The plaintiff in Lines International argued that the guidelines adopted by the multi-agency committee set up by the PSA, STPB and GSB were invalid as the committee had no existence at law. The High Court held that there was nothing unlawful or even intrinsically wrong with these government agencies setting up such a committee to discuss matters of relevance to their respective jurisdictions as long as each agency made its own decisions within the ambit of its own statutory powers. The notion that such a committee fettered PSA's discretion was dismissed by a further finding of fact that the ad-hoc committee had not acted as an entity in itself. Enforcement and appropriate action were left to the agencies. A meeting attended by the plaintiff's representatives at which the guidelines relating to cruises-to-nowhere were announced was facilitated by a moderator rather than a chairperson, and each of the agencies read out guidelines which they themselves would be adopting and implementing.

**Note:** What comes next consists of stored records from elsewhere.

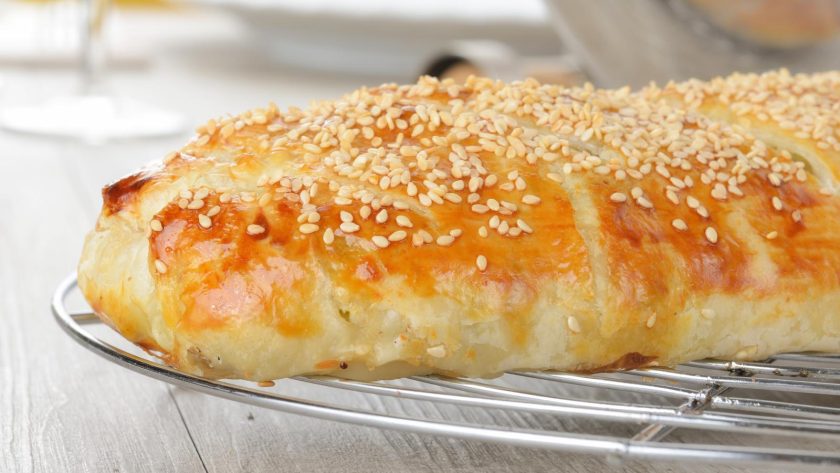 Strudel salato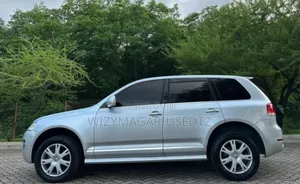 Volkswagen Touareg 2007 Silver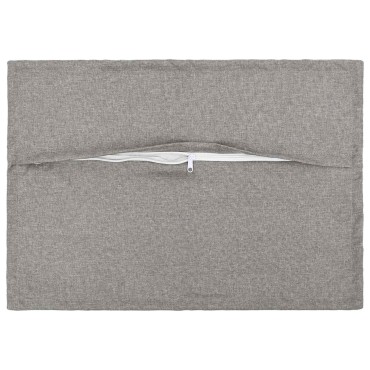 vidaXL Κάλυμμα Μαξιλαριού 2 pcs HOUTEN Σκίουρος Γκρί 40 x 60 cm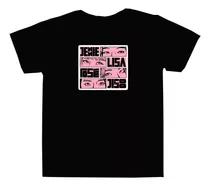 Camiseta Black Pink Camisa Lisa Jisoo Rosé Jennie Kpop Music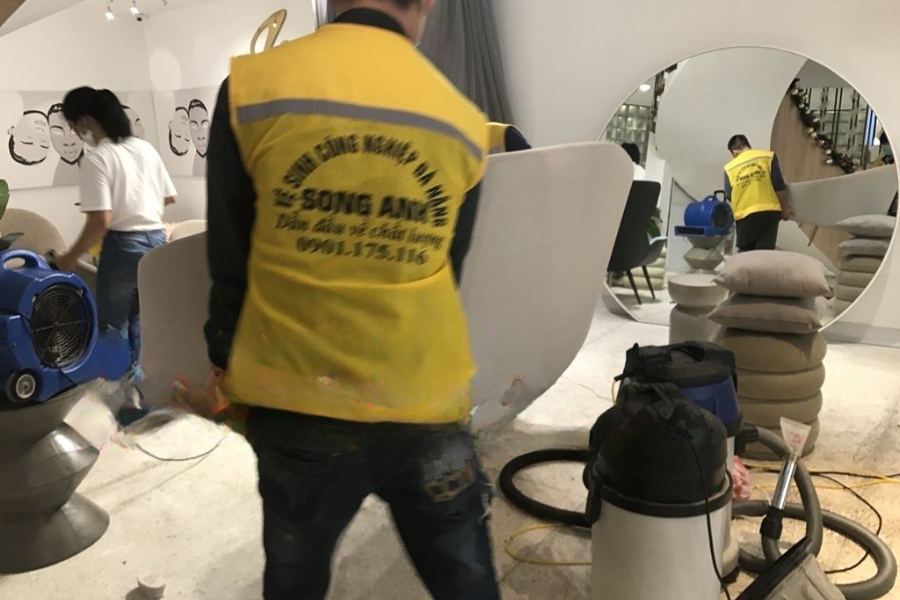 Dịch vụ giúp việc và vệ sinh SONGANHHYG.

====Delegation by minister====
Under section 35 of the Interpretation Act, if written law confers power on a minister to give a direction, issue an order or authorize something to be done, exercise of the power may be done (unless the law states otherwise) under the signature of the permanent secretary to the ministry which the minister is responsible for, or of any public officer authorized in writing by the minister. Section 36 of the Act permits a minister empowered to exercise a power or perform a duty to, in the absence of any statutory provision to the contrary, depute another person to exercise the power or perform the duty on his or her behalf. The delegation must be approved by the President (acting on Cabinet's advice); may be made subject to conditions, exceptions and qualifications; and must be published in the Government Gazette. The minister remains capable of exercising the power or performing the duty personally. The power to make subsidiary legislation cannot be delegated.

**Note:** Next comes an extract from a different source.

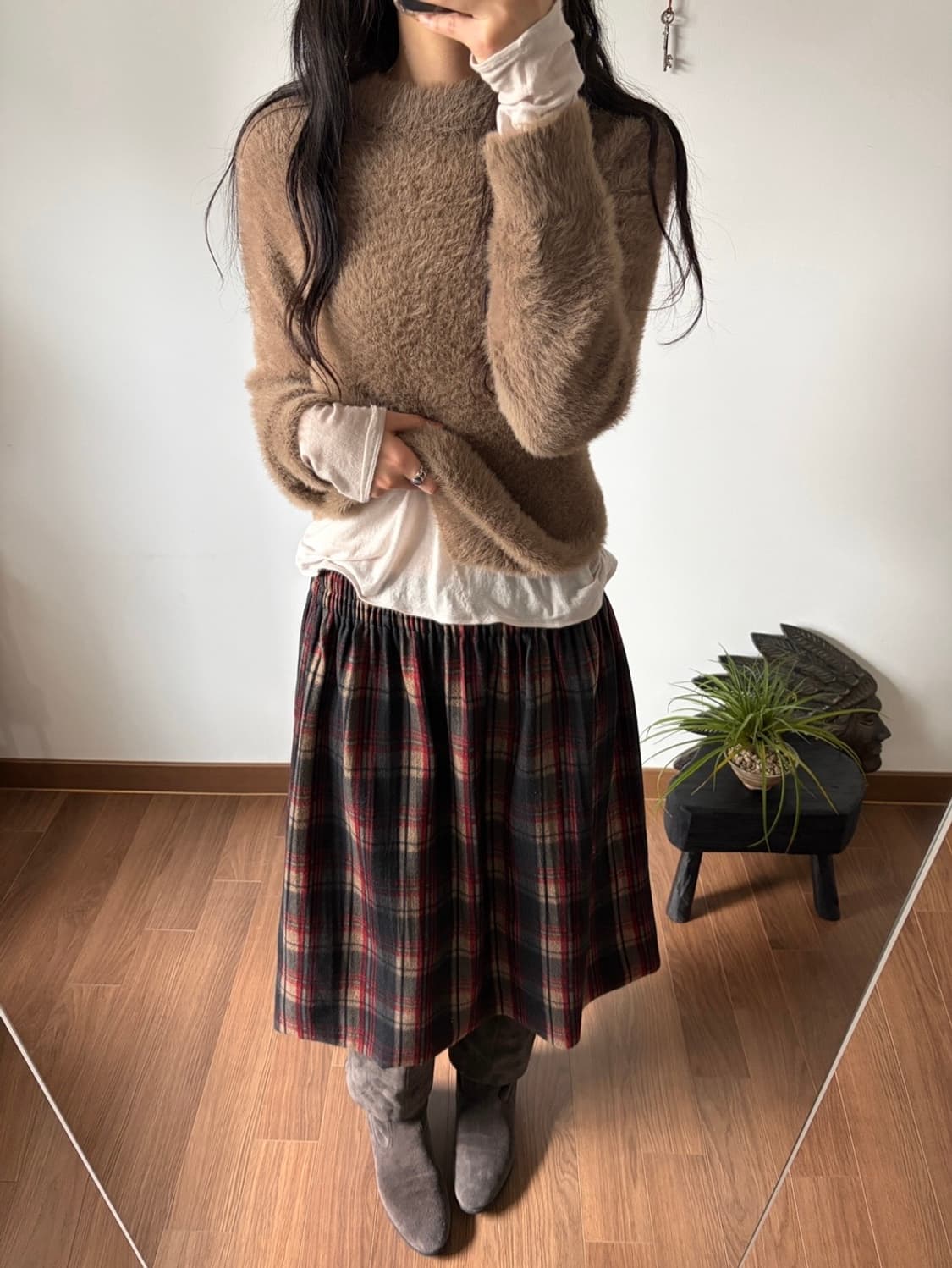 fur knit 상품이미지3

===Relevance of delegatus non potest delegare maxim===
The doctrine of wrongful delegation is sometimes said to be a reflection of the Latin maxim delegatus non potest delegare (a delegate cannot appoint another), which means that a body to which or person to whom power was delegated by Parliament cannot further delegate the power to another. Academics have submitted that the maxim does not state a rule of law, but is "at most a rule of construction" and in applying it to a statute "there, of course must be a consideration of the language of the whole enactment and of its purposes and objects". Thus, in reality, there is no such principle as delegatus non potest delegare; the maxim plays no real part in the decision of cases but is sometimes used as a convenient label. Consequently, in most cases the courts have adopted such a construction as will best accord with the facts of modern governmental agencies. For statutory powers, the important question is whether it is intended that a power conferred upon A may be exercised on A's authority by B. The maxim is merely the pencil with which the court is able to draw the line between authorized and unauthorized sub-delegation, and the courts must then ask whether statutory discretion remains in the hands of the proper authority, or whether some other person purports to exercise it. Thus where an Act said that an inspector of nuisances "may procure any sample" of goods for analysis, it was held that the inspector might validly send his assistant to buy a sample of coffee, as he had in no way authorized his assistant to exercise the discretion legally reposed in himself. Ultimately, the courts must decide the issue based on what Parliament has authorized according to what may be summarized as the language, scope and objects of the empowering statute.